Moving away from 1% -Soumitra Ghosh
Sluggish health spending can be reversed with a substantial increase in the allocation for health in the Union Budget
India’s neighbours, in the past two decades, have made great strides on the development front. Sri Lanka, Bangladesh and Bhutan now have better health indicators than India, which has puzzled many. How could these countries make the great escape from the diseases of poverty earlier than their much bigger neighbour? India’s health achievements are very modest even in comparison to large and populous countries such as China, Indonesia or Brazil.
Therefore, it is imperative to understand why India is not doing as well as these countries on the health front. Looking at other developed and transitional economies over many years, two important trends can be discerned: as countries become richer, they tend to invest more on health, and the share of health spending that is paid out of the pocket declines. Economists have sought to explain this phenomena as “health financing transition”, akin to demographic and epidemiologic transitions. The point to be noted is that similar to these transitions, the health financing transition is not bound to happen, though it is widespread.
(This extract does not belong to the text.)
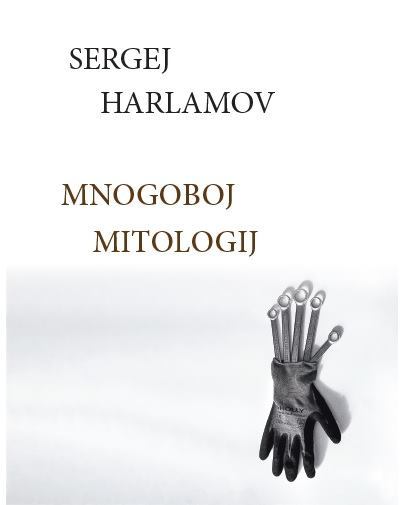 Predstavitev pesniške zbirke Sergeja Harlamova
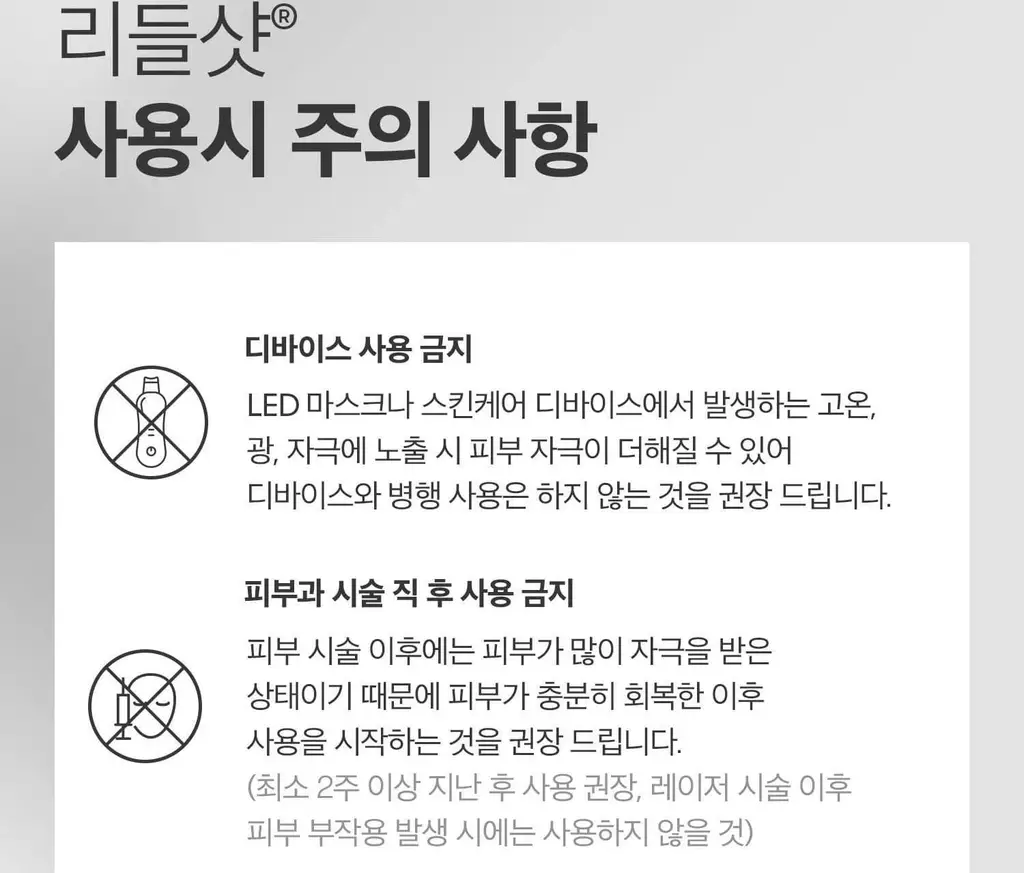 [모공케어] VT 리들샷 700 에센스 30ml 상세페이지 29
As with the other two transitions, countries differ in terms of timing to start the transition, vary in speed with which they transition through it, and, sometimes, may even experience reversals. Economic, political and technological factors move countries through this health financing transition. Of these, social solidarity for redistribution of resources to the less advantaged is the key element in pushing for public policies that expand pooled funding to provide health care. Out-of-pocket payments push millions of people into poverty and deter the poor from using health services. Pre-paid financing mechanisms, such as general tax revenue or social health insurance (not for profit), collect taxes or premium contributions from people based on their income, but allow them to use health care based on their need and not on the basis of how much they would be expected to pay in to the pooled fund.
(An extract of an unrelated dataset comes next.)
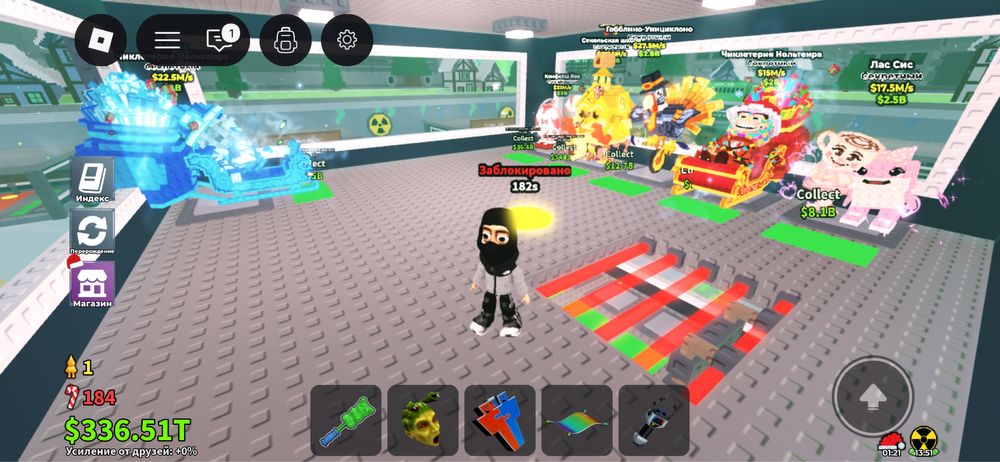 Продаю брони ротов ник Abdigali10033 моя вип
Hence, most countries, which includes the developing ones, have adopted either of the above two financing arrangements or a hybrid model to achieve Universal Health Care (UHC) for their respective populations. For example, according to the World Health Organisation’s recent estimates, out-of-pocket expenditure contributed only 20% to total health expenditure in Bhutan in 2015 whereas general government expenditure on health accounted for 72%, which is about 2.6% of its GDP. Similarly, public expenditure represents 2%-4% of GDP among the developing countries with significant UHC coverage, examples being Ghana, Thailand, Sri Lanka, China and South Africa.